→ **Exercise goal**
Write out exactly, with no other output, the lines below from the one that contains "Scrutinizing this photograph, of" through the end.

= = = =

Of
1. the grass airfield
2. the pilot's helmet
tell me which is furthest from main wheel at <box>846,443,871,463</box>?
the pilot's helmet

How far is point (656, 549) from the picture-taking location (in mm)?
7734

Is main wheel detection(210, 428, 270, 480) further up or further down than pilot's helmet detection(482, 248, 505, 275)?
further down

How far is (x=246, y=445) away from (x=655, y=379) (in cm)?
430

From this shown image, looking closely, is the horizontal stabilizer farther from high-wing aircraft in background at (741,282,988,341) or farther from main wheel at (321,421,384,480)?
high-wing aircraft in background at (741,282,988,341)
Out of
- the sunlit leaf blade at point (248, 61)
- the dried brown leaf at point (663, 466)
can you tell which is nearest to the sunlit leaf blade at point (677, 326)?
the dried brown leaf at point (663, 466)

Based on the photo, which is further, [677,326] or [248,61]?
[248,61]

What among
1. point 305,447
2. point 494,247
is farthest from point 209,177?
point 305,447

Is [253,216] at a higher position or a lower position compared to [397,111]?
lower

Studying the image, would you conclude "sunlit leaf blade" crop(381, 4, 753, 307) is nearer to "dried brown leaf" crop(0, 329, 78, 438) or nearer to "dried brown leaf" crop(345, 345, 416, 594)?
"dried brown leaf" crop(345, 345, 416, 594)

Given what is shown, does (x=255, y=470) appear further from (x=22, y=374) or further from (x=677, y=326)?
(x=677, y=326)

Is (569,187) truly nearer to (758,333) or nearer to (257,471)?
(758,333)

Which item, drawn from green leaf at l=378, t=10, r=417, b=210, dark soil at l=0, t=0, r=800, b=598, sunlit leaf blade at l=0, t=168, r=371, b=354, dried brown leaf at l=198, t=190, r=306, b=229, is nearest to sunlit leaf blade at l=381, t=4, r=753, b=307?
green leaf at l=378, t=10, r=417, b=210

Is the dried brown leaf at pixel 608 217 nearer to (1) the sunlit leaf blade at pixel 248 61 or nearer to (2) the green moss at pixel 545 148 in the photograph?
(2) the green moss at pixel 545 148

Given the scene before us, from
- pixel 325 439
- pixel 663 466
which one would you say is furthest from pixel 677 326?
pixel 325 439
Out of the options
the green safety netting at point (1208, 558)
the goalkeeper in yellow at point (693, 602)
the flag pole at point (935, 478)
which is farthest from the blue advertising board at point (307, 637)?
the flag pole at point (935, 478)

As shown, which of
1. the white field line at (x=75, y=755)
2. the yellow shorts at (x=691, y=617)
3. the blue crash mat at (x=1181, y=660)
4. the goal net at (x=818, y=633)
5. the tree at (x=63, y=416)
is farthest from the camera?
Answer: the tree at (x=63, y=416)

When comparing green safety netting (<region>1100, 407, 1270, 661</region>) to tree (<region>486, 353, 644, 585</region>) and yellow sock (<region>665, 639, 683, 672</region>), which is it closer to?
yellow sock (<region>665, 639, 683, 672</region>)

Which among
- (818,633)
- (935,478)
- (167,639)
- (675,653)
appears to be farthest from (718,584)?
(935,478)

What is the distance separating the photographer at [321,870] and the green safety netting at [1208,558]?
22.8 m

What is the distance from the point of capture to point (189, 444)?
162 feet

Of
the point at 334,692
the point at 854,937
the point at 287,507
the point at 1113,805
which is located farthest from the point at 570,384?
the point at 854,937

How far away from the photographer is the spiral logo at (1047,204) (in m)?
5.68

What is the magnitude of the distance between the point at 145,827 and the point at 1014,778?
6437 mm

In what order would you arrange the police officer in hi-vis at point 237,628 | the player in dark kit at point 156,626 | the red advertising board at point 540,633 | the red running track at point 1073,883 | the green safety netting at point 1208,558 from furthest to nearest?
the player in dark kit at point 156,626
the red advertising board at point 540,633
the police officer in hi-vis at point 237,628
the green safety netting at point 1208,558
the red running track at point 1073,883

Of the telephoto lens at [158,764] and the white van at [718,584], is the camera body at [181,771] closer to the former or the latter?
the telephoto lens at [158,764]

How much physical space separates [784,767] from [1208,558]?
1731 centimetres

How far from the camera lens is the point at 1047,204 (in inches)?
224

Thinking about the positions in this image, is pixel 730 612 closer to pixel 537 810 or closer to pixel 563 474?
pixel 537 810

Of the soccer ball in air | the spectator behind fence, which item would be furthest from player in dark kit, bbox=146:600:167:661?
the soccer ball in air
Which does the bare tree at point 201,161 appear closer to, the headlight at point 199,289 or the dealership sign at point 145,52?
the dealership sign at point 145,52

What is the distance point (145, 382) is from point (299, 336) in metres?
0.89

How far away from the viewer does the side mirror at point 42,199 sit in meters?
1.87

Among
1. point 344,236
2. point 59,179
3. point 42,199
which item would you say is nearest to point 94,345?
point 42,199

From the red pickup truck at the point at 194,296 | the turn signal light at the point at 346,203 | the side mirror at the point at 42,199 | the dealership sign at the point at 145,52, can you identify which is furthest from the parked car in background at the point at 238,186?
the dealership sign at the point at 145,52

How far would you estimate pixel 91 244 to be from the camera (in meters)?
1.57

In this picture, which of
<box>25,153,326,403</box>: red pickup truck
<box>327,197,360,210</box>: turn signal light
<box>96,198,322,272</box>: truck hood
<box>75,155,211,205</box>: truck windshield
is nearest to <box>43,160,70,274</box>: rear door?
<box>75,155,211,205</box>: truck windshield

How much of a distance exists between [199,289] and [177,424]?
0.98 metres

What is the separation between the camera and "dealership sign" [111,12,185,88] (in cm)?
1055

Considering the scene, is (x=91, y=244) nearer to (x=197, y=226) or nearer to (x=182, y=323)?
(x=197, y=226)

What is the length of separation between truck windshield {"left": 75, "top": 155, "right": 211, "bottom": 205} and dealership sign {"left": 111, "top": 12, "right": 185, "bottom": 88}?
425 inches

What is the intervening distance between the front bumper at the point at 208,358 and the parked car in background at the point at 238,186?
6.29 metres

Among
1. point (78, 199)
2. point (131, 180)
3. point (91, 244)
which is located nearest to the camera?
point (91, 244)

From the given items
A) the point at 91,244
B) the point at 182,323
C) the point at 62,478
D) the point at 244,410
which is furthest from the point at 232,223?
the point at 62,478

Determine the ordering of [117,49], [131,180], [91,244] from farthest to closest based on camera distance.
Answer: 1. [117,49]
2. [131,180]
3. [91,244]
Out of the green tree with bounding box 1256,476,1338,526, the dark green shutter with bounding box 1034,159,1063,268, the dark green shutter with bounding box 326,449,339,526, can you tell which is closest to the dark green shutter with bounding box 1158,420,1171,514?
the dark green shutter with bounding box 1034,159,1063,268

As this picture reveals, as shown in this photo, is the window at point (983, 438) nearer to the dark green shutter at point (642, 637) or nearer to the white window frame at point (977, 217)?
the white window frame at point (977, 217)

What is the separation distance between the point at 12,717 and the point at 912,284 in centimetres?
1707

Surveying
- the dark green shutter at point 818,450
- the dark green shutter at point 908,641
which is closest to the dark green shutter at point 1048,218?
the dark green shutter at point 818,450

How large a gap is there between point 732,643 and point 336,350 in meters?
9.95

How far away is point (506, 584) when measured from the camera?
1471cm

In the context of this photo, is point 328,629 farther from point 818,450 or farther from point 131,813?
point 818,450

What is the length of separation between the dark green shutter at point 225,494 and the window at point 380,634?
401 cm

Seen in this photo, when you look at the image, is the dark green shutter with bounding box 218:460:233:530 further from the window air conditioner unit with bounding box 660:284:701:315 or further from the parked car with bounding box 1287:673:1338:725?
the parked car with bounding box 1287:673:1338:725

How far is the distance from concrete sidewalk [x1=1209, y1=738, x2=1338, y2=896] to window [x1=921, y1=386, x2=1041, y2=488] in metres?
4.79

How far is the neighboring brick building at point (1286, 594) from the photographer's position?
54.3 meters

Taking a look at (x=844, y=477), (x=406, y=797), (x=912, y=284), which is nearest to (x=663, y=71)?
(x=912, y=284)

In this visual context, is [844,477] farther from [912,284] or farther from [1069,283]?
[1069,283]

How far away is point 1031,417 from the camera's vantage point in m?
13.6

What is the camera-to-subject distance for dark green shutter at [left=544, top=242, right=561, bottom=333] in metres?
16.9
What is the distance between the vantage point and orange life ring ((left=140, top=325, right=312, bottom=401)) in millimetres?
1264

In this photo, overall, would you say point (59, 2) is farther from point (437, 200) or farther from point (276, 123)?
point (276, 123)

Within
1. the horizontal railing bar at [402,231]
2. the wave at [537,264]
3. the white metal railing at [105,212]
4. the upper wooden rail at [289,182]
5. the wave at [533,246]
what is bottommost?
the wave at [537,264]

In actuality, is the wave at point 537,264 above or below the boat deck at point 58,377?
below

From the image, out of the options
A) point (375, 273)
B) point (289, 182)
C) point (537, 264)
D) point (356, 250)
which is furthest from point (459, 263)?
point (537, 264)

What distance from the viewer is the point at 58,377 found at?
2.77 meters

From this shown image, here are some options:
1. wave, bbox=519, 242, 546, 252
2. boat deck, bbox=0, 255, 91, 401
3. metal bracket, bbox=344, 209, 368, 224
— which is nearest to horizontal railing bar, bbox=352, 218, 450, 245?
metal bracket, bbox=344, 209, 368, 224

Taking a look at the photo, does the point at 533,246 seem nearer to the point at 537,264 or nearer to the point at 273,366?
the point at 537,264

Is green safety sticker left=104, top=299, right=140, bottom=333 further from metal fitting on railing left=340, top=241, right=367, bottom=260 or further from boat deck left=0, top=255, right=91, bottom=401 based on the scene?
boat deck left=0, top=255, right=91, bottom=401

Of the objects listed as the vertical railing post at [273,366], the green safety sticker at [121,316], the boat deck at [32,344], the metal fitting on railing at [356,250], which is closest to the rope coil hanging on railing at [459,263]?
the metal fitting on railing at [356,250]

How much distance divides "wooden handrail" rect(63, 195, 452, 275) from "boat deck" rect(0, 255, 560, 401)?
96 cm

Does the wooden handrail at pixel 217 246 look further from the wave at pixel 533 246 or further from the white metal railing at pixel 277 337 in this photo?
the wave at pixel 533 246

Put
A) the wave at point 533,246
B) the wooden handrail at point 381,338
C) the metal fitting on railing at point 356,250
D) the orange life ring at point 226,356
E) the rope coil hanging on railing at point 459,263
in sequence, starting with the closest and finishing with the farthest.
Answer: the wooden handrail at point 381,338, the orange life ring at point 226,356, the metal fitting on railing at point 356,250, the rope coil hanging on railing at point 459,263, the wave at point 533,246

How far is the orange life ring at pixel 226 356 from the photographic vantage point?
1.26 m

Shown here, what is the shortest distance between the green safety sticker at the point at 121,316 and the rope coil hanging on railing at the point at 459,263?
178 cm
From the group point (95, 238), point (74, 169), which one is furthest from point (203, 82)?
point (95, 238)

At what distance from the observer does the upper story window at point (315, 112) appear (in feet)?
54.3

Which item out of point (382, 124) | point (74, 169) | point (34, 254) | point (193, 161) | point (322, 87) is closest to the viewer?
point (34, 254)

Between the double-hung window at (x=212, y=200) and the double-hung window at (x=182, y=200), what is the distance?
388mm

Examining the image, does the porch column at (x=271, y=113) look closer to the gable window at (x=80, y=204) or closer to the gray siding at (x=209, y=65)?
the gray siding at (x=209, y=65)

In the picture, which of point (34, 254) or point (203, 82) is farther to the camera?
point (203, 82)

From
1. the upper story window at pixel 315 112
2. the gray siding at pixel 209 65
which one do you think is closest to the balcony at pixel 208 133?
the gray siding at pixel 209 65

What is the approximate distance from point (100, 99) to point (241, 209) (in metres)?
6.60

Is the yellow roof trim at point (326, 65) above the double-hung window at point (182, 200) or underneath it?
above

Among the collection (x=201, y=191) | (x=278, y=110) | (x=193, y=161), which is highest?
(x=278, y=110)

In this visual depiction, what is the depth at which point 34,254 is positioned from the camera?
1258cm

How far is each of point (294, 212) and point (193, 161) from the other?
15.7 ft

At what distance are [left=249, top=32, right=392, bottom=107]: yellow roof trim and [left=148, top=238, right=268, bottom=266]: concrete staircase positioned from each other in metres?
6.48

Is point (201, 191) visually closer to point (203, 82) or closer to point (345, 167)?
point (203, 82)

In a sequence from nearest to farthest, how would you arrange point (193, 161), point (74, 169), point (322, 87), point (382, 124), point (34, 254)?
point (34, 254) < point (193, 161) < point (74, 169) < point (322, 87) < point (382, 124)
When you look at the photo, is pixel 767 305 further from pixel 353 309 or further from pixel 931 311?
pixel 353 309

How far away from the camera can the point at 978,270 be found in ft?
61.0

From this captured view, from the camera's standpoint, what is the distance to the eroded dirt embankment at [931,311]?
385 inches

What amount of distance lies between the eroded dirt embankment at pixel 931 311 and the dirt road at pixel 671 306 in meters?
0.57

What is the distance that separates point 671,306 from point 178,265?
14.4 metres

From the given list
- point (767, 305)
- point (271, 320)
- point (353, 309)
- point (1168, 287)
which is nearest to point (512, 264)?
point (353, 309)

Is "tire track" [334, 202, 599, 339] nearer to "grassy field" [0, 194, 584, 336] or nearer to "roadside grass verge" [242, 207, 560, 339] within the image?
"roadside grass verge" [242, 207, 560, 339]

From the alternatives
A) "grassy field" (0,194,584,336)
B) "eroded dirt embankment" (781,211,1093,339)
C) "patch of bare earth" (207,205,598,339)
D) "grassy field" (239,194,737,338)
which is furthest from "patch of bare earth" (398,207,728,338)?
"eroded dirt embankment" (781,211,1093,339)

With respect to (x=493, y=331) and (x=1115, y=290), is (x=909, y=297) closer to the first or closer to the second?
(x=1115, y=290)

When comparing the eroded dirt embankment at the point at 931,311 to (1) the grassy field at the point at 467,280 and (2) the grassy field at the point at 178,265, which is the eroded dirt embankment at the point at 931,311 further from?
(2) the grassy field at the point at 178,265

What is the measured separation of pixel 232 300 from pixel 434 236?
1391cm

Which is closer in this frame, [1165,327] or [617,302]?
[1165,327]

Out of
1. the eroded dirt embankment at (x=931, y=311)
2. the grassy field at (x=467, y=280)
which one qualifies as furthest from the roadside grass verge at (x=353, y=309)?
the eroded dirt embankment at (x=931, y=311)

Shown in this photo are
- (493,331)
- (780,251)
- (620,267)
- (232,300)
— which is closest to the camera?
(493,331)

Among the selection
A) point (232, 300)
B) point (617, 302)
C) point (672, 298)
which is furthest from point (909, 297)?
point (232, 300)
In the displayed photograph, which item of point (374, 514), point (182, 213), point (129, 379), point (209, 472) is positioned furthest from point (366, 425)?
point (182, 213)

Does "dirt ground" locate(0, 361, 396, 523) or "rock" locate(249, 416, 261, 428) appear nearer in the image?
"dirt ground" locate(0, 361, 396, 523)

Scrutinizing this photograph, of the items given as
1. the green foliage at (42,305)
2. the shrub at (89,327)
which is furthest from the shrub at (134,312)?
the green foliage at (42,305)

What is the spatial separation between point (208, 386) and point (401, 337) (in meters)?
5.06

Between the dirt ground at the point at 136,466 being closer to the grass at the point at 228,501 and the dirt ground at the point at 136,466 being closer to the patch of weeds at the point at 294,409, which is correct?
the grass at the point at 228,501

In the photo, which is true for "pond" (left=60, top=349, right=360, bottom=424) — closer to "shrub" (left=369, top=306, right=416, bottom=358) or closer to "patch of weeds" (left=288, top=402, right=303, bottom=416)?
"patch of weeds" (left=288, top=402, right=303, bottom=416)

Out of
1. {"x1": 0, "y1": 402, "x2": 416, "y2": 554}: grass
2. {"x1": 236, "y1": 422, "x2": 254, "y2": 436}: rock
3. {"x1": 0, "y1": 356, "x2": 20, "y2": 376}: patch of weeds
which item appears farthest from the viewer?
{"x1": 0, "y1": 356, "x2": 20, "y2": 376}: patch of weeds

= = = =

→ **Right answer**
Scrutinizing this photograph, of the items given as
1. the green foliage at (42,305)
2. the shrub at (89,327)
which is furthest from the shrub at (134,312)?
the green foliage at (42,305)

What is the spatial separation between point (208, 386) and point (401, 337) (in meters)?
5.06

Between the dirt ground at the point at 136,466 being closer to the grass at the point at 228,501 and the dirt ground at the point at 136,466 being closer to the patch of weeds at the point at 294,409, which is correct?
the grass at the point at 228,501

In the photo, which is true for "pond" (left=60, top=349, right=360, bottom=424) — closer to "shrub" (left=369, top=306, right=416, bottom=358) or closer to "patch of weeds" (left=288, top=402, right=303, bottom=416)?
"patch of weeds" (left=288, top=402, right=303, bottom=416)

Out of
1. {"x1": 0, "y1": 402, "x2": 416, "y2": 554}: grass
2. {"x1": 236, "y1": 422, "x2": 254, "y2": 436}: rock
3. {"x1": 0, "y1": 356, "x2": 20, "y2": 376}: patch of weeds
which item appears farthest from the viewer?
{"x1": 0, "y1": 356, "x2": 20, "y2": 376}: patch of weeds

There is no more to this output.